■ DATASET RECORDS ■
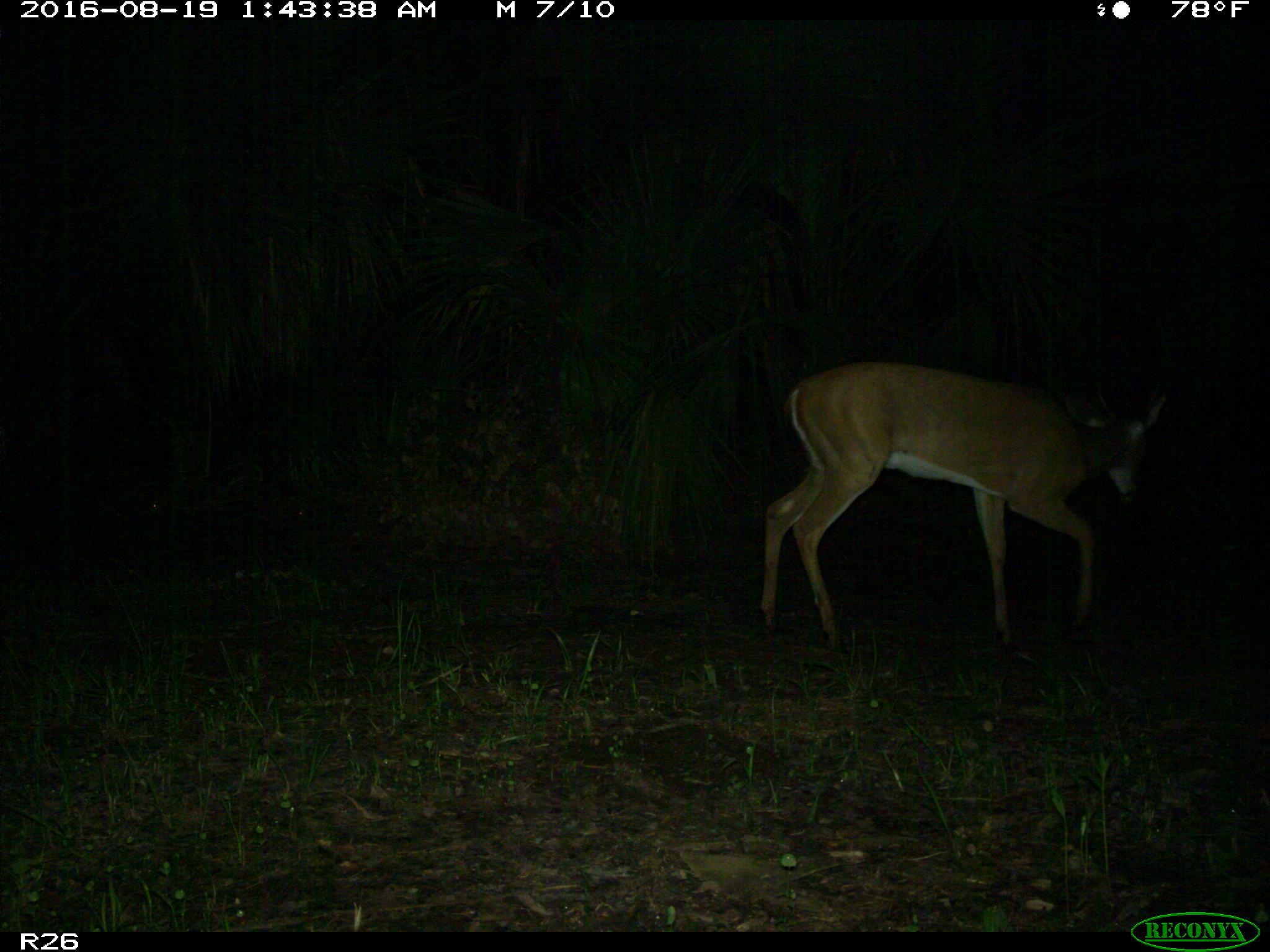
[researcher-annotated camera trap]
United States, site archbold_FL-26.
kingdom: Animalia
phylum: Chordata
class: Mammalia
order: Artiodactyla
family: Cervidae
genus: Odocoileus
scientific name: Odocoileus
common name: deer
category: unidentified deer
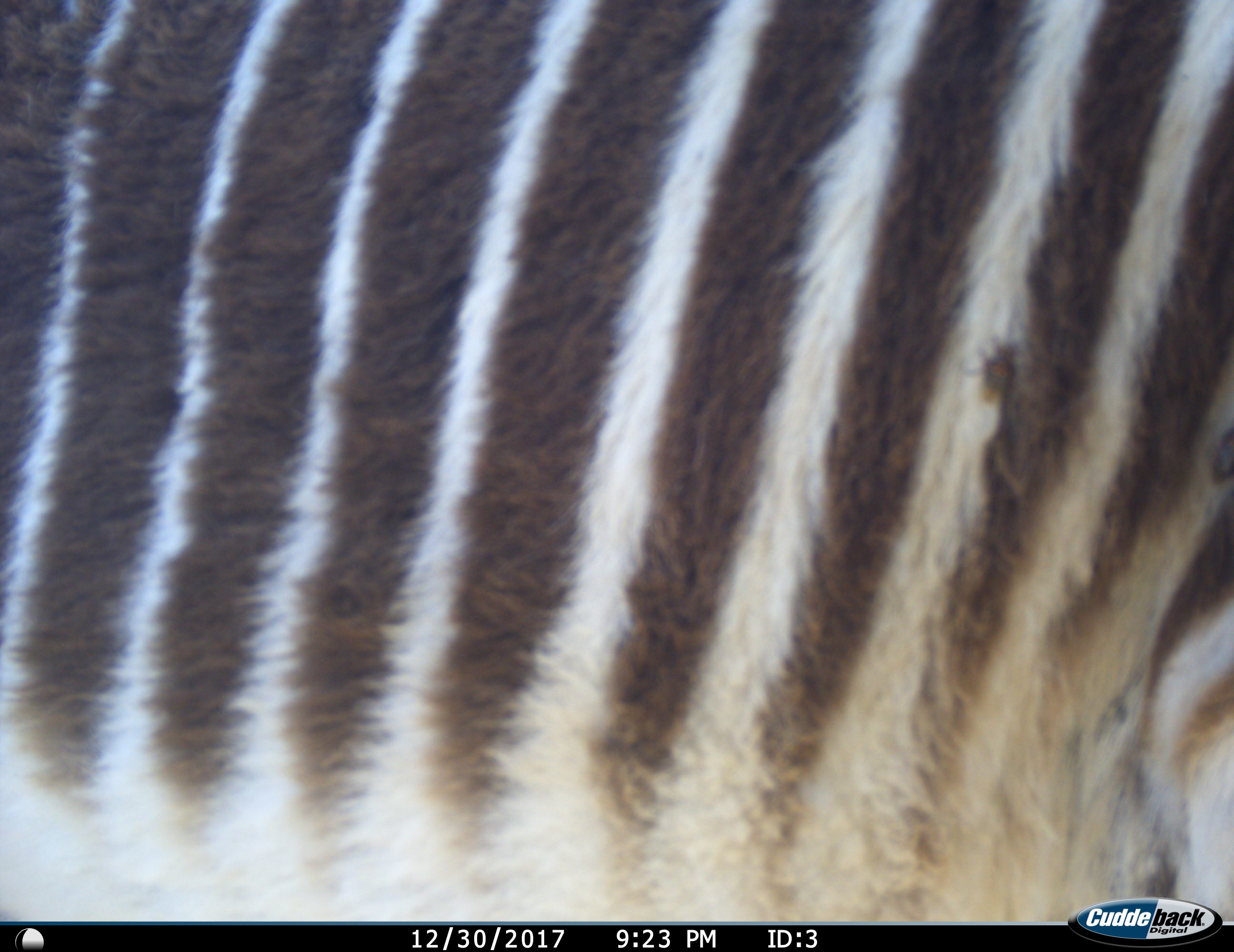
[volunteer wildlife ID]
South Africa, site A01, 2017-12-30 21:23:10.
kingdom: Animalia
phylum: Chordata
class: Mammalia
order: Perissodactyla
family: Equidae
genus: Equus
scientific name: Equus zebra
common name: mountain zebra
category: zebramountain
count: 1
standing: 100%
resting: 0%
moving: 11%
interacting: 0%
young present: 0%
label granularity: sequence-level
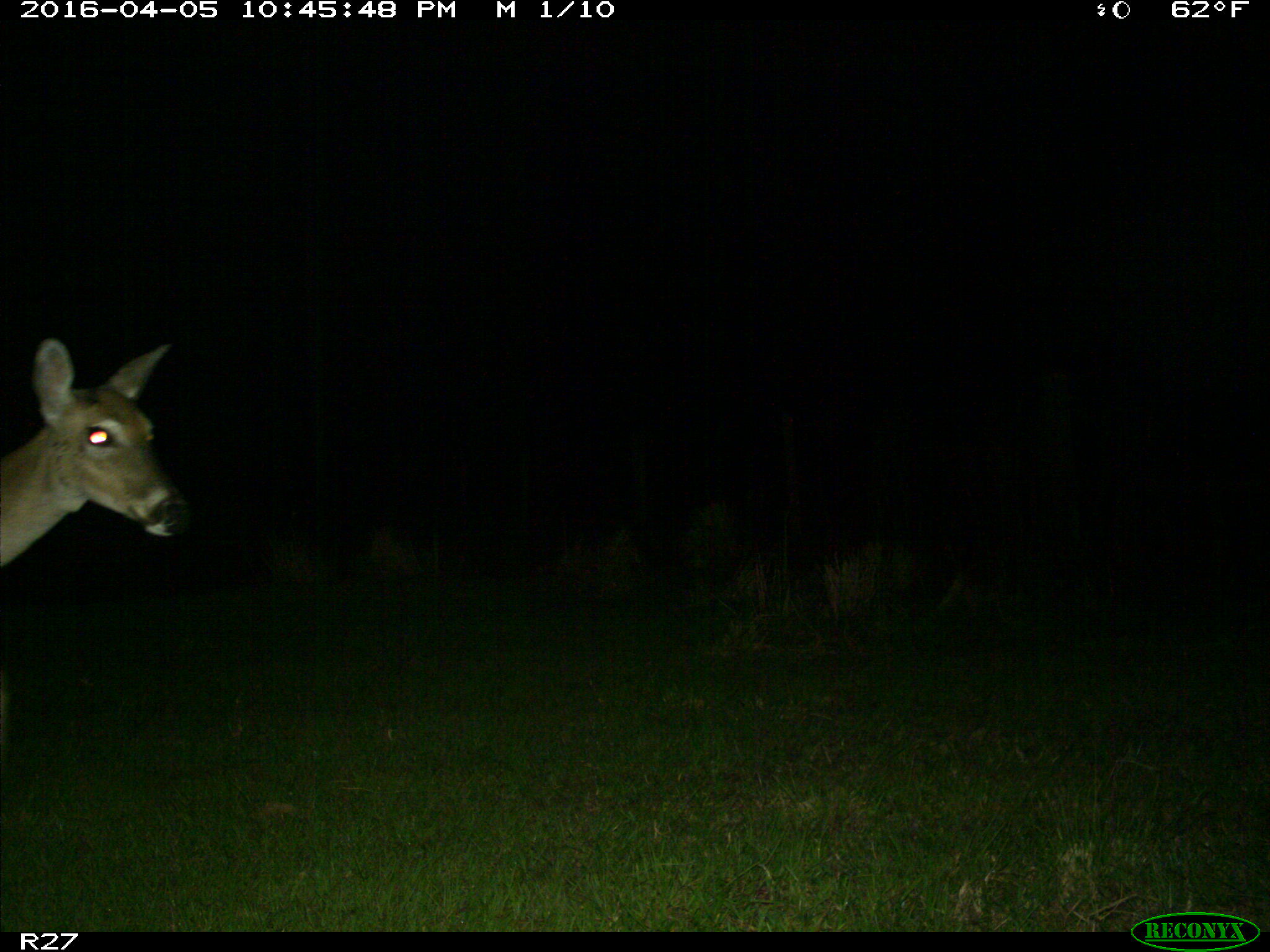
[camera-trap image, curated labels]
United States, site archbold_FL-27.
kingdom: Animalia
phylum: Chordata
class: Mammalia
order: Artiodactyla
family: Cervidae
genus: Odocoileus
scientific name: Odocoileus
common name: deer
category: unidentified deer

■ WHAT TO PRODUCE ■
I would like the lines from the one with "genus: Equus" through the last line of the data above retyped exactly, with pictures left out, please.

■ RESPONSE AREA ■
genus: Equus
scientific name: Equus zebra
common name: mountain zebra
category: zebramountain
count: 1
standing: 100%
resting: 0%
moving: 11%
interacting: 0%
young present: 0%
label granularity: sequence-level
[camera-trap image, curated labels]
United States, site archbold_FL-27.
kingdom: Animalia
phylum: Chordata
class: Mammalia
order: Artiodactyla
family: Cervidae
genus: Odocoileus
scientific name: Odocoileus
common name: deer
category: unidentified deer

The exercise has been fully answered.